TEXT SEGMENT:
The deeply-rooted nature of the First Amendment sets the framework for a strong cultural backing in the idea of free speech and freedom of expression. However, many social media platforms restrict freedom of expression in practice as a means of policing content that the platform itself deems inappropriate or in violation of predetermined rules or norms. To protect their users and reputation, most social media companies govern users through their terms of service. Yet, the line at which free speech devolves into impermissible speech is blurry, so this kind of policing of content brings about various ethical concerns, including the dissemination of fake news as well as unfair or unequal censorship.

History of Freedom of Expression

The Freedom of Expression is a Campaign led by the Freedom House organization, and a topic supported by the American Civil Liberties Union, or ACLU. The basis for the Freedom of Expression is the Freedom of Speech, in the United States. Freedom of speech is protected by the First Amendment to the United States Constitution. As a form of expression, speech freedoms have been litigated in the judicial system since the First Amendment was adopted into the Bill of Rights in 1791. Courts have found that freedom of expression can be restricted, only in cases where it may cause direct and imminent harm to others. Courts have also ruled in favor of content neutrality, which prohibits the discrimination of expressions just because some in the population may find the content offensive.[1]. These rulings leave the restrictions of expression somewhat up to interpretation, depending on the circumstances of the situation. The First Amendment allows for governments to enact "reasonable time, place, and manner" restrictions and regulations on free speech while including the incorporation doctrine, which prevents further governmental restrictions on free speech. However, private institutions are not protected by the incorporation doctrine and are allowed restriction of free speech, barring laws, allowed to restrict business and private institutional free speech de facto regulation.

WORK TASK: Reproduce, word for word, the stretch of the freedom of expression text from "The deeply-rooted nature" through "or unequal censorship.".

INFORMATION PROVIDED:
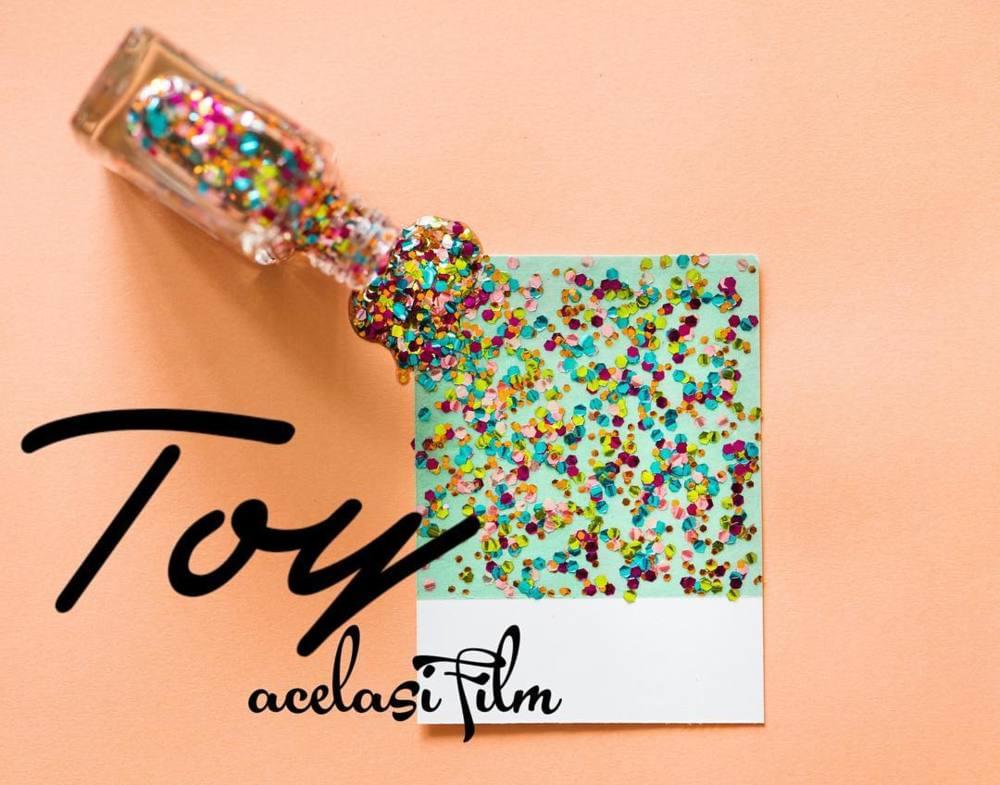 Album cover art for "Același Film" by TOY (RO)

EXPECTED ANSWER:
The deeply-rooted nature of the First Amendment sets the framework for a strong cultural backing in the idea of free speech and freedom of expression. However, many social media platforms restrict freedom of expression in practice as a means of policing content that the platform itself deems inappropriate or in violation of predetermined rules or norms. To protect their users and reputation, most social media companies govern users through their terms of service. Yet, the line at which free speech devolves into impermissible speech is blurry, so this kind of policing of content brings about various ethical concerns, including the dissemination of fake news as well as unfair or unequal censorship.